# TEXT SECTION
--------------------

Supreme Court of Illinois

December 1, 2016

PEGGY ZAHN, Appellant,
NORTH AMERICAN POWER & GAS, LLC, Appellee The People of the State of Illinois ex rel. Lisa Madigan, Attorney General of Illinois, Intervenor-Appellant.

          CHIEF JUSTICE KARMEIER delivered the judgment of the court, with opinion. Justices Freeman, Thomas, Kilbride, Garman, Burke, and Theis concurred in the judgment and opinion.



         ¶ 1 The United States Court of Appeals for the Seventh Circuit has certified for instruction from this court the following question of Illinois law: Does the Illinois Commerce Commission have exclusive jurisdiction over a reparation claim, as defined in Sheffler v. Commonwealth Edison Co., 2011 IL 110166, brought by a residential consumer against an alternative retail electric supplier, as defined by section 16-102 of the Electric Service Customer Choice and Rate Relief Law of 1997 (220 ILCS 5/16-102 (West 2014))? Zahn v. North American Power & Gas, LLC, 815 F.3d 1082, 1095 (7th Cir. 2016). We accepted the Seventh Circuit's invitation to consider this question pursuant to Illinois Supreme Court Rule 20 (eff. Aug. 1, 1992).[1] For the reasons that follow, we answer the question in the negative. Under Illinois law, the Illinois Commerce Commission does not have exclusive original jurisdiction over such claims. The claims may be pursued through the courts.

--------------------

# Collection entries
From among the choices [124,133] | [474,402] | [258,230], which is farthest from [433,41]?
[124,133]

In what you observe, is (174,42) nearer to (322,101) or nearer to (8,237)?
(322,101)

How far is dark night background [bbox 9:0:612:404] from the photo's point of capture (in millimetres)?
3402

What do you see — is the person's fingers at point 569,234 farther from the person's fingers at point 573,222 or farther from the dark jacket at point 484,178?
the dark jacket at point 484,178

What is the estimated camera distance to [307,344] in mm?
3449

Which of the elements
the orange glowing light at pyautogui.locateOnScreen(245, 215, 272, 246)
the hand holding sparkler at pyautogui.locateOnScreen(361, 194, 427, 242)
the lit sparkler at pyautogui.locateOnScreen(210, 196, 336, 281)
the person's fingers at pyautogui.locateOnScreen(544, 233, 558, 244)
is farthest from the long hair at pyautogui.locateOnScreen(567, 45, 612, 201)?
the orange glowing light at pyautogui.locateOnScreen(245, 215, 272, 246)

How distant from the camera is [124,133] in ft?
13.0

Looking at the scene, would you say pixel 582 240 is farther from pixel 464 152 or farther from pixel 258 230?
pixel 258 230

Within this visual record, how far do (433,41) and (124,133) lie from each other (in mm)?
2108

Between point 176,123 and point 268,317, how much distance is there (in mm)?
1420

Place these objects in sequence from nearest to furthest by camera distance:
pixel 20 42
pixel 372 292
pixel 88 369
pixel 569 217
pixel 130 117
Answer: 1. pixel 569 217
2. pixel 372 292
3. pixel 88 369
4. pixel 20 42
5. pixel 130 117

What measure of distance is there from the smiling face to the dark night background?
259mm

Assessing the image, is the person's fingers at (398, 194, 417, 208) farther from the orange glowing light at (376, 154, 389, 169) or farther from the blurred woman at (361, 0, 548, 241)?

--------------------

# STATED EXERCISE A
Answer these about the court opinion, one per line:
(i) What date appears at the top?
(ii) Who delivered the judgment of the court?
(iii) How did the court answer the certified question?
# STATED EXERCISE B
Find every line of the listing that contains the string "fingers", matching case, and copy each such line in full.
The court opinion and the listing have no connection to each other.

# COMPLETE ANSWER A
(i) December 1, 2016
(ii) Chief Justice Karmeier
(iii) In the negative

# COMPLETE ANSWER B
What do you see — is the person's fingers at point 569,234 farther from the person's fingers at point 573,222 or farther from the dark jacket at point 484,178?
the person's fingers at pyautogui.locateOnScreen(544, 233, 558, 244)
Assessing the image, is the person's fingers at (398, 194, 417, 208) farther from the orange glowing light at (376, 154, 389, 169) or farther from the blurred woman at (361, 0, 548, 241)?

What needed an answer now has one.